第19話 潤いの種
竜之介と別れて自分の家に戻り、部屋に入ると岳斗がいた。紫龍がチシャに使いを頼み呼びに行ったのだった。
「本人が知らんのでは、対処できまい。岳斗が今、どんな目に遭っているのかを話したほうがいいと思ってな」
怒りの種は、怒りの矛先を一人に仕向けるよう呪いがかけられている。その相手は大概、自分に一番近しい人や家族で、その存在を消すまで続く。岳斗の場合、対象が天記だということ。
紫龍がそう説明している間、岳斗は天記に背を向けて正座をし、小さく背中を丸めていた。
そして、知らずに赤紫色の花に触れた事を話した。
「ごめん天記さん。俺、どうしても天記さんの顔を見ると自分がコントロールできなくなるんだ。本当に怒ってるわけじゃないのに、体の奥の方からムクムクと何かが湧いてきて、抑えられなくなる」
岳斗は、そう言いながら声を詰まらせた。
天記が岳斗の後ろから近づいて行った時、岳斗のひざの上に乗っている拳の上に涙がポトリと落ちるのを見た。

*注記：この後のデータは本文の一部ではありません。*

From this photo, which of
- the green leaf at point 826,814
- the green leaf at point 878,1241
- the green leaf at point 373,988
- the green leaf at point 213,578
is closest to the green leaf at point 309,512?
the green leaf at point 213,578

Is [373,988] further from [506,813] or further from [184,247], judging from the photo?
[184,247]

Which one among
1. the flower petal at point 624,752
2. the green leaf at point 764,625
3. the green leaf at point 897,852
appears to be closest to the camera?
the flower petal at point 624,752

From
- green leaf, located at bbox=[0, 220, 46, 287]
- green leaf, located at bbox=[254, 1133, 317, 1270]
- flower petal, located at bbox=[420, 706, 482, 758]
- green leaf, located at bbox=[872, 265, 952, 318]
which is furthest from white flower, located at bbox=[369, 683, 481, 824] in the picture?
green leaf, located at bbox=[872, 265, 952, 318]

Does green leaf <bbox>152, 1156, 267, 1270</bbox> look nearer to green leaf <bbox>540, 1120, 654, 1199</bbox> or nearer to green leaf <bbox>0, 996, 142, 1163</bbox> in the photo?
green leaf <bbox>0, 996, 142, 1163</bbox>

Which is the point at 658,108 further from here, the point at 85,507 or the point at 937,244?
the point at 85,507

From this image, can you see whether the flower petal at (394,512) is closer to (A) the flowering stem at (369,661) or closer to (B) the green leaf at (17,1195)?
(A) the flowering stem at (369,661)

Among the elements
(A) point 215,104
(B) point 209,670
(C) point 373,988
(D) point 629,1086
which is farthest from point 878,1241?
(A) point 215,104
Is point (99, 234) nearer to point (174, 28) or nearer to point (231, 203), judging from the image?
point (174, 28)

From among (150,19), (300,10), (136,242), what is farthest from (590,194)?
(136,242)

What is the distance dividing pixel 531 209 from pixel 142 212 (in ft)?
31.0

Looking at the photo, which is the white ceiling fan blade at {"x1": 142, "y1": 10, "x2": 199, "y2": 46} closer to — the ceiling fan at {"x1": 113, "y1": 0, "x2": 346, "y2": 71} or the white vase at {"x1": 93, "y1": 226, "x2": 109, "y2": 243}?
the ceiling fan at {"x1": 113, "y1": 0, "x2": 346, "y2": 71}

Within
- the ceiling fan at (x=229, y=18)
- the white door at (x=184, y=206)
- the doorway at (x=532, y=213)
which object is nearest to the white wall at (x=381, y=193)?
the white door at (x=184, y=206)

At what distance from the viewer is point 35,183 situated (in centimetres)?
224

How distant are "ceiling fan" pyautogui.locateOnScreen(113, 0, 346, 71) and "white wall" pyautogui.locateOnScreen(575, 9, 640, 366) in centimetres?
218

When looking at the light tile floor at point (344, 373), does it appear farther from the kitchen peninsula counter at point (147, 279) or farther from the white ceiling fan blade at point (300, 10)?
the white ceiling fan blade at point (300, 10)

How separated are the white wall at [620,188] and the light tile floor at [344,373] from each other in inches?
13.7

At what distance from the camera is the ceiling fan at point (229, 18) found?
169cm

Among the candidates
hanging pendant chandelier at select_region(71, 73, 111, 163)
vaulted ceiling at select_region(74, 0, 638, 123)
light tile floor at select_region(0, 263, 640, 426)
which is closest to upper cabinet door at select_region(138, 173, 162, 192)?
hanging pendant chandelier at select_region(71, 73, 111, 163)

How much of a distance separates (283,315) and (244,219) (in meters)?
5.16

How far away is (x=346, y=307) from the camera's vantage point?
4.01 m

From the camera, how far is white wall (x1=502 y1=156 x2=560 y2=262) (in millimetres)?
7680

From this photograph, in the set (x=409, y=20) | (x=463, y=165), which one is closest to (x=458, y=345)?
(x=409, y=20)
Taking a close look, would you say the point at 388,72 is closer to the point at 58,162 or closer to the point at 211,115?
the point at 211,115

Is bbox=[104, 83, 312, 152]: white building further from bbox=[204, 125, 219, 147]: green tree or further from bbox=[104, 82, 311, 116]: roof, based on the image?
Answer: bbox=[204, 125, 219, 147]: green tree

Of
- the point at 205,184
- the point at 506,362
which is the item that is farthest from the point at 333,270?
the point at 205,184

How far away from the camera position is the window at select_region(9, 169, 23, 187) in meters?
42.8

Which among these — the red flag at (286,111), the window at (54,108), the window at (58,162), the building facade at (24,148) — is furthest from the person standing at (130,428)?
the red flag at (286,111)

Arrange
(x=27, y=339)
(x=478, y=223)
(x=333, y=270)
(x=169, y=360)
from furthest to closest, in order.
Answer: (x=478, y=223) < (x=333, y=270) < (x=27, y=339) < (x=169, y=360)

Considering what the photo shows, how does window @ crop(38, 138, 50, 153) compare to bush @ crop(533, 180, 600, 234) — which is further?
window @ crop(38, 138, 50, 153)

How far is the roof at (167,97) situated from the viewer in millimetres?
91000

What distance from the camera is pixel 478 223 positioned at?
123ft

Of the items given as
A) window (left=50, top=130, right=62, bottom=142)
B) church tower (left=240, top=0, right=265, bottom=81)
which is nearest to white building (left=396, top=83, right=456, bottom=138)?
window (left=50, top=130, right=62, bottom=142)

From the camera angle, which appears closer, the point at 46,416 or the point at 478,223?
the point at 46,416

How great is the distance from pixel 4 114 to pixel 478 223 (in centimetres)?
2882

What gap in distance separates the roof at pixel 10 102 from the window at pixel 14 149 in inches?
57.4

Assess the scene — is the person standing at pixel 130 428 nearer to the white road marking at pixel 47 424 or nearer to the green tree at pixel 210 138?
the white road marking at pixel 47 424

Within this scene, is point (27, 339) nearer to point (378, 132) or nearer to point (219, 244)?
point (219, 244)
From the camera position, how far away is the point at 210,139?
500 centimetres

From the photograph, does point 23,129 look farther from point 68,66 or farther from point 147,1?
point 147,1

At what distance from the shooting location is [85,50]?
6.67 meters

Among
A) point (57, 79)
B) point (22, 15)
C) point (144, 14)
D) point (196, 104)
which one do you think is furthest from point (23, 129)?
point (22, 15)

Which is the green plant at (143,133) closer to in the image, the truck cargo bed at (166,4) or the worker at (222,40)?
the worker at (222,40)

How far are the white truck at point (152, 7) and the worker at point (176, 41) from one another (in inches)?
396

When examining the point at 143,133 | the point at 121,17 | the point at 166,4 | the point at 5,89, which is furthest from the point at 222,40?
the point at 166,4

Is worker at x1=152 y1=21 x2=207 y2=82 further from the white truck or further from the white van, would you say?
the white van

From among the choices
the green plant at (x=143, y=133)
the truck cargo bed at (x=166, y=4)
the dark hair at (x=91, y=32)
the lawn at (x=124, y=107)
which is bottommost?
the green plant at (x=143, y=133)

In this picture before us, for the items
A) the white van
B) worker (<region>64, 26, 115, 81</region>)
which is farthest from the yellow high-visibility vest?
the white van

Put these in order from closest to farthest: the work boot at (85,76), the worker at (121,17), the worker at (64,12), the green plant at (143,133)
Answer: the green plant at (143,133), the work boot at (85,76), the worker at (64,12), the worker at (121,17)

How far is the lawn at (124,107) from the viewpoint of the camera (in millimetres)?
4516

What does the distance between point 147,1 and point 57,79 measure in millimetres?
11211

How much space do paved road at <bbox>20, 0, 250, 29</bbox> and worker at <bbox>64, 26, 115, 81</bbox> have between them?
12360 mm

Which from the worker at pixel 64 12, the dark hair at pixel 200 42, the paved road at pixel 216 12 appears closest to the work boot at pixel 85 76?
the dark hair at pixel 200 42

これまで、笑いすぎて涙目になった岳斗を見たことはあっても、悔しいとか悲しいとかそんな理由で泣いている岳斗を見たことはなかった。
天記は胸が苦しくなった。
自然と体が動いて後ろから岳斗に近づくと、震える岳斗の背中をギュッと抱きしめた。
「大丈夫だから。俺達で何とかするから、絶対に岳斗のこと元に戻して見せるから」
岳斗は本当に悔しかった。天記を守らなければならないはずの自分が、天記に面倒をかけてしまっている。そしてそれは、自分の力ではどうすることもできないのだ。情けなくて、惨めで涙がこぼれた。
泣くだけ泣いて少し落ち着きを取り戻すと、岳斗は天記の顔を見ることなく家に帰っていった。
「紫龍、どうしたら岳斗を元に戻せるの?」
天記は、そのためならどんなことでもする気でいた。体にできた傷なら、天記にも治すことはできるが、心の中まで癒すことなど天記の力では到底できない。

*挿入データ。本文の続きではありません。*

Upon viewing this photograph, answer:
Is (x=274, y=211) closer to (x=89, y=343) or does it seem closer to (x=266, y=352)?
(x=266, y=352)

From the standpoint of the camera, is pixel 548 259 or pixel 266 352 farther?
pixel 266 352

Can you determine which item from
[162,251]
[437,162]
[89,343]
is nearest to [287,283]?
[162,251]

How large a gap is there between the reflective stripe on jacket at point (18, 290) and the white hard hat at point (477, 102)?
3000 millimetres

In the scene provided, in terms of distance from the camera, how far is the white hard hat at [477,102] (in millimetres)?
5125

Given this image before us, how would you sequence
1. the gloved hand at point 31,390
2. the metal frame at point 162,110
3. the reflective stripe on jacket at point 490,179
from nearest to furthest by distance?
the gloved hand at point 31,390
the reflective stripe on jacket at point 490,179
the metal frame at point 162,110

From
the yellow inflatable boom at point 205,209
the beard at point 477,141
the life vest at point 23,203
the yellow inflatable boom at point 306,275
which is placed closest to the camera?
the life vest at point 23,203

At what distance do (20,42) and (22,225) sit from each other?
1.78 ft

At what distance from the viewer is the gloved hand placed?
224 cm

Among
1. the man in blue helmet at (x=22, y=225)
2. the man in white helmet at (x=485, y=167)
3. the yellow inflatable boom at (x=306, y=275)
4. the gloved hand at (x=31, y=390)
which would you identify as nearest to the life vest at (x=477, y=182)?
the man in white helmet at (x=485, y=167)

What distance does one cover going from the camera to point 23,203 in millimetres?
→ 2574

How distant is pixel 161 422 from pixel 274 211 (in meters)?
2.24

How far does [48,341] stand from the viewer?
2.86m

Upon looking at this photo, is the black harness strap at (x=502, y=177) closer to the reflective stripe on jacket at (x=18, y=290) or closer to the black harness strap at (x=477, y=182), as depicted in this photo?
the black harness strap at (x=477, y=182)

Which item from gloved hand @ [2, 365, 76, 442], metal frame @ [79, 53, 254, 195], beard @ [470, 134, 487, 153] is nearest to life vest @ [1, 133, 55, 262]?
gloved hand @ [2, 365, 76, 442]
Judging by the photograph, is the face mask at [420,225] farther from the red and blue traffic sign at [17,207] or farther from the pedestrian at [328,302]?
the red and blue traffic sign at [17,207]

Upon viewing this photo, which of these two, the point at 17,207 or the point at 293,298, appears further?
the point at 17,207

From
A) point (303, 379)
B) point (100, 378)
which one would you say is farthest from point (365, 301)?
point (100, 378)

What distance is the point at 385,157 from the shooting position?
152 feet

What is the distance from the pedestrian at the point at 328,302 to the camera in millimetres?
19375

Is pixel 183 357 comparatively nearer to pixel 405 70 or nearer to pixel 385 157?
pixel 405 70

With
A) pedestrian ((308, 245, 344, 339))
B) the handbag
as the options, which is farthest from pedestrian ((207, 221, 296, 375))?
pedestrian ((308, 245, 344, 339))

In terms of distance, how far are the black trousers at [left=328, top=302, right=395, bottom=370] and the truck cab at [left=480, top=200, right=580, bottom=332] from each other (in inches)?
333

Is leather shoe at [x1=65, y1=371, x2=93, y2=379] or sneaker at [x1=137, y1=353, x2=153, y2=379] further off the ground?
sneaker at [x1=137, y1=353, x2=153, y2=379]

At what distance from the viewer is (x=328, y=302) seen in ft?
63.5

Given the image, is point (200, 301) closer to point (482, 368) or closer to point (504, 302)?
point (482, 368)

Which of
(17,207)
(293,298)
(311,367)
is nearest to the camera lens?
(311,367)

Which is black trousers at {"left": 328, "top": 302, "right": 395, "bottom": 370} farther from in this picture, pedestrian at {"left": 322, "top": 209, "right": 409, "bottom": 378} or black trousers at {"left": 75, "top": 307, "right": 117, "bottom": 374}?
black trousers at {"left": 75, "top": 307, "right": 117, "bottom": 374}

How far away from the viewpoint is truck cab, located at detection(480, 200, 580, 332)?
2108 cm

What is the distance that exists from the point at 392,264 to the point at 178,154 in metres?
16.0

何か方法があるのならと思って聞いたのだが、それを聞いていたチシャがまたとんでもないことを言い出した。
「天記、一回殺されれば?そしたら怒りの種の呪いは解けるでしょ」
皆一斉にチシャを見る。
「い、いやだ。冗談よ冗談」
いやいや、冗談に聞こえない。いつも何かとチシャの発言は的を得ているものだから、それしか方法がないのかと思ってしまう。気を取り直して紫龍の方に目を向けると、紫龍はこう答えた。
「潤いの種じゃ。潤いの種をまいて花が咲く頃雨が降る。その雨に打たれれば呪いは解けるんじゃが」
潤いの種、その種から咲いた花は潤いの雨を降らせるが、一つ間違えば怨鬼の右腕をもよみがえらせてしまう。
たとえ岳斗を救うためでも、それを使うにはリスクが伴う。皆、それを分かっていたから、紫龍がそう言った後、誰も何も言えなくなってしまった。
「その種どこにあるのさ」
「在処を知っておるのは、鎮守だけじゃ」
天記の言葉に紫龍が‘そう答えて、ますますどうしたら良いのかわからなくなった。